The last query provides information about what happened sequentially with the metal sheet. The query searches for events that changed the states of the scene object named “metal sheet”. Then using proper time slices, the query determines the time by which the states are ordered. The results consist of the name and ID of the states and the time when they have begun. The query result is shown in Fig. 7.

Such queries can provide information about user experience with the training system. For example, how many mistakes the user made, how long the interaction with different objects took, and how complex and hard were the activities for the user. This information can be then used to evaluate the system and training scenario in order to increase the functionality and user-friendliness of the system and boost the efficiency of the virtual training.

5 Conclusions and Future Work

The use of knowledge-based representation for interactive 3D content, especially in the context of the collaborative network- and web-based VR/AR systems, has the potential to benefit various application domains by providing additional information about users’ and objects’ behavior.
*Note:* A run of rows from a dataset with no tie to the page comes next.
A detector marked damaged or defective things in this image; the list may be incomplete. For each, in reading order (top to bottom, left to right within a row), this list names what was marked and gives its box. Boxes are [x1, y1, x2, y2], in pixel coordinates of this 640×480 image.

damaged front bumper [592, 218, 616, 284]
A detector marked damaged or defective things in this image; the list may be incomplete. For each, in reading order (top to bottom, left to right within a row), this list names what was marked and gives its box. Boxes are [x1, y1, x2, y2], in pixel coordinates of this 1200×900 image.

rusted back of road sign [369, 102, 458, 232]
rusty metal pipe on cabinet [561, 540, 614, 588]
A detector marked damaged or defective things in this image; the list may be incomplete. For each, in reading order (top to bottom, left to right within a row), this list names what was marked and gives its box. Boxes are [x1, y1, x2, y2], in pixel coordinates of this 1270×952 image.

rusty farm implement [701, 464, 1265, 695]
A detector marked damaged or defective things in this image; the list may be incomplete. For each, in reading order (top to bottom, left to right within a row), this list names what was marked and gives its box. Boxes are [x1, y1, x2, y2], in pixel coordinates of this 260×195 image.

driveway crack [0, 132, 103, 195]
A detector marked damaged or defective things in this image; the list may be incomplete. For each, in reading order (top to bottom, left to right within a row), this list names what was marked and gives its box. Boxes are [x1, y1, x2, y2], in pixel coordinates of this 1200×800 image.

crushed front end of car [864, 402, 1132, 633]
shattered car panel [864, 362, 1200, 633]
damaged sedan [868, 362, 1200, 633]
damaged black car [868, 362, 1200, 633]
The paper presents a new approach to semantically representing the behavior of XR environments, including users’ and objects’ interactions and autonomous actions. The proposed model allows for the representation of temporal characteristics of XR environments with domain-specific terminology, which can be further explored through queries and reasoning. This approach could potentially lead to a more effective and widespread distribution of domain knowledge using XR. Furthermore, the information acquired by semantic queries can improve the user experience by measuring the performance of the users inside the virtual scene, which can lead to evaluating the system and training scenario in order to enhance the usability of the training system.

Additionally, an example and overview of the generated knowledge base for the VR training system have been presented, which is a real training scenario based on the requirements of the training process house appliances manufacturer. Additionally, on generated knowledge base the semantic queries were performed and results and overview were presented.
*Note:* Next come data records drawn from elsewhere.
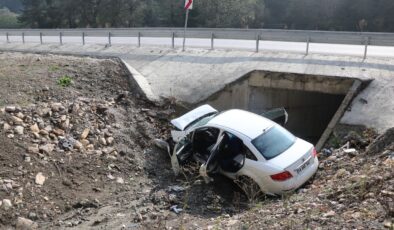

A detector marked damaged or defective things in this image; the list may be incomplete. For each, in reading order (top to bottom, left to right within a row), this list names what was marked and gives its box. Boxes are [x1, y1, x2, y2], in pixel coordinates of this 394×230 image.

crashed white sedan [162, 105, 318, 195]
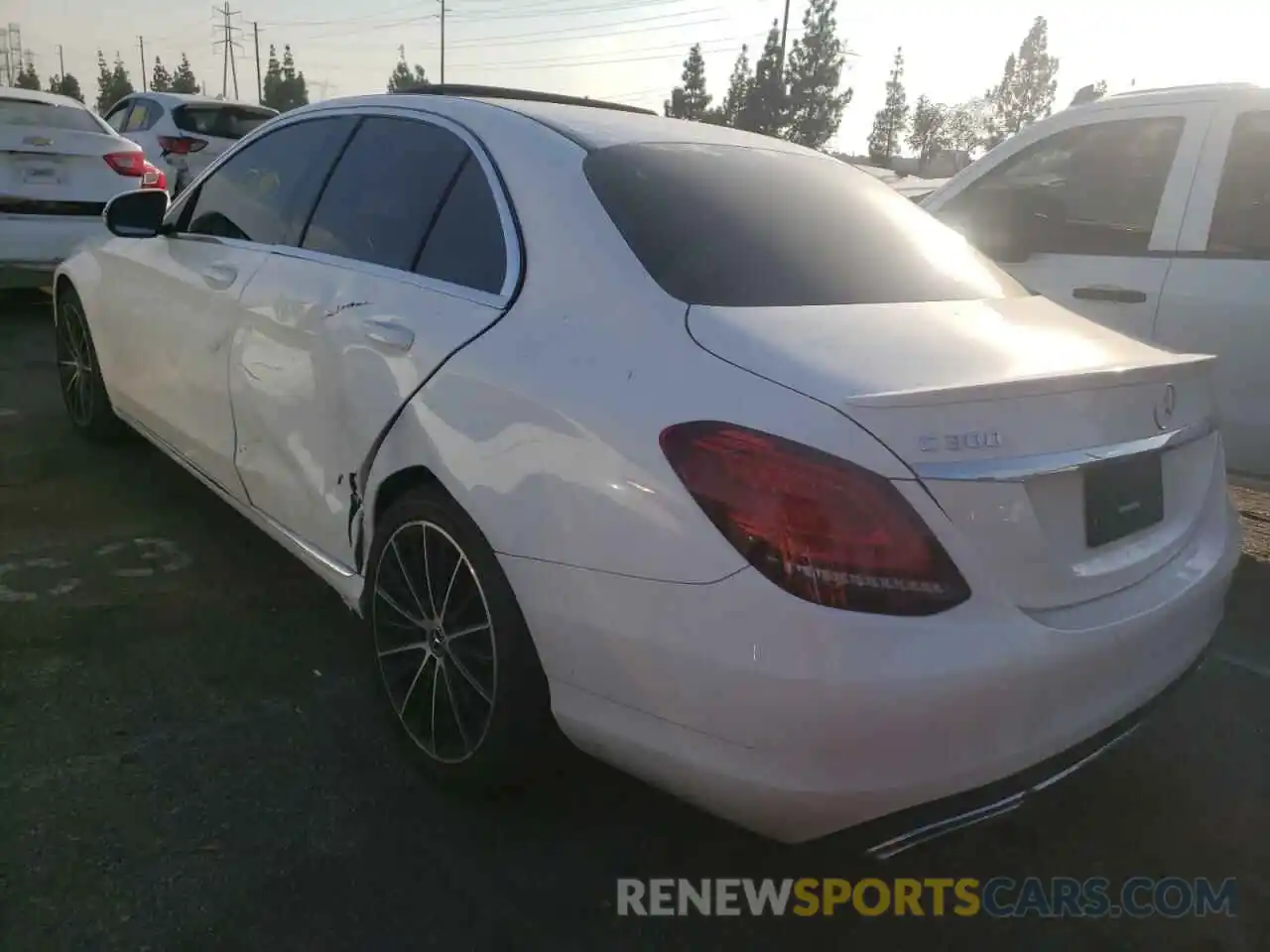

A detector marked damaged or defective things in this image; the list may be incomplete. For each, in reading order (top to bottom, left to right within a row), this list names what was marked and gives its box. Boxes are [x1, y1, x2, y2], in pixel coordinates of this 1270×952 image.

damaged rear door [228, 111, 520, 573]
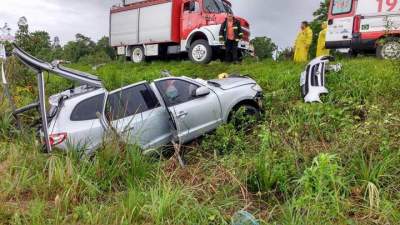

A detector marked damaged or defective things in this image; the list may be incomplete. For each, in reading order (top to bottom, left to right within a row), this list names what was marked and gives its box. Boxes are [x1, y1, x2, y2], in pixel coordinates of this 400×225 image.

damaged car frame [11, 45, 262, 155]
crashed silver suv [12, 45, 262, 153]
detached car door [104, 81, 172, 149]
detached car door [154, 78, 222, 143]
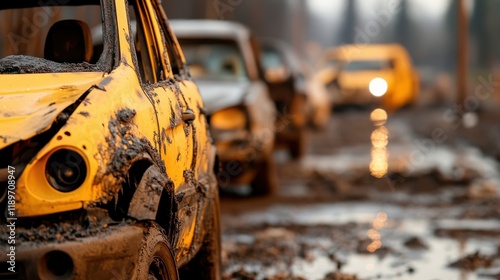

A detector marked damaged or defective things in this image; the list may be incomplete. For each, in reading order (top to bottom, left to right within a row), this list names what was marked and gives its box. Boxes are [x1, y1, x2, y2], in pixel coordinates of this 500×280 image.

burnt yellow car [0, 1, 221, 278]
burnt yellow car [316, 43, 418, 110]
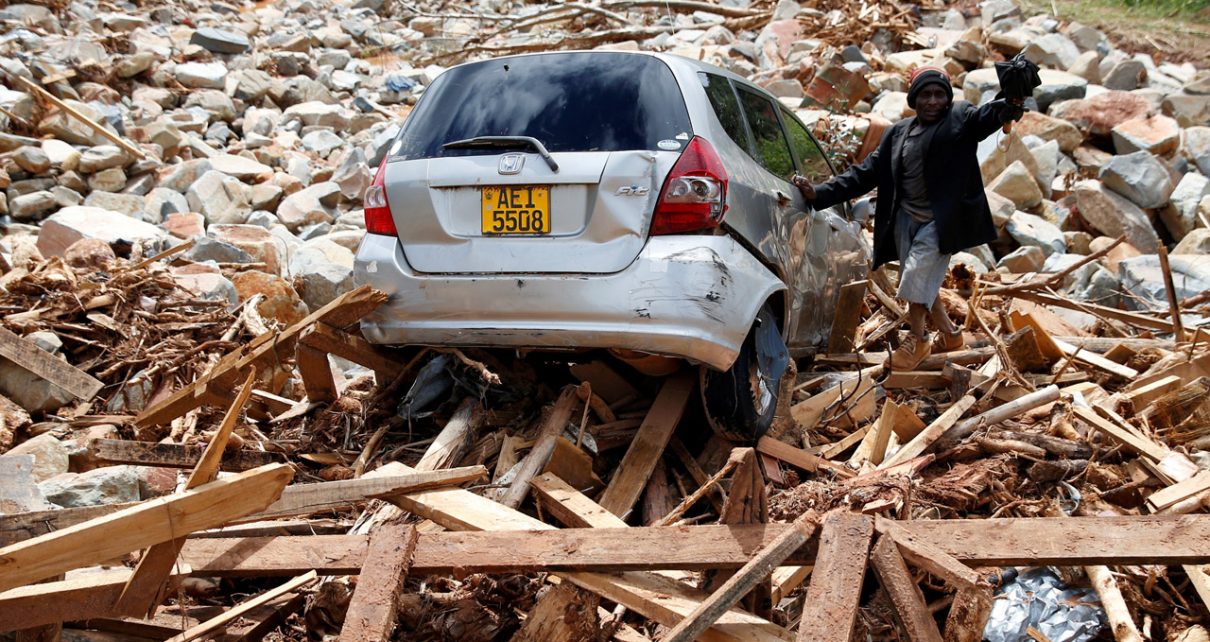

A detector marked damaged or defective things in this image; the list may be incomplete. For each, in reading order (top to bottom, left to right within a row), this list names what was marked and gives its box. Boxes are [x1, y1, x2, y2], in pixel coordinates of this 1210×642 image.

crumpled rear bumper [350, 233, 784, 369]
Possible future research directions can focus on the development of semantic repositories with domain knowledge collected using the proposed model as well as the development of machine learning methods for analyzing and classifying the collected data. It could be especially useful to discover patterns in users’ behavior in training sessions, e.g., common problems and mistakes, to improve the overall training performance. In addition, we plan to develop graphical tools supporting the execution of queries against training ontologies and knowledge bases, which would facilitate the use of our approach by non-IT-specialists. Moreover, formal responses to semantic queries can be enriched by the accompanying visualization recorded during the training session.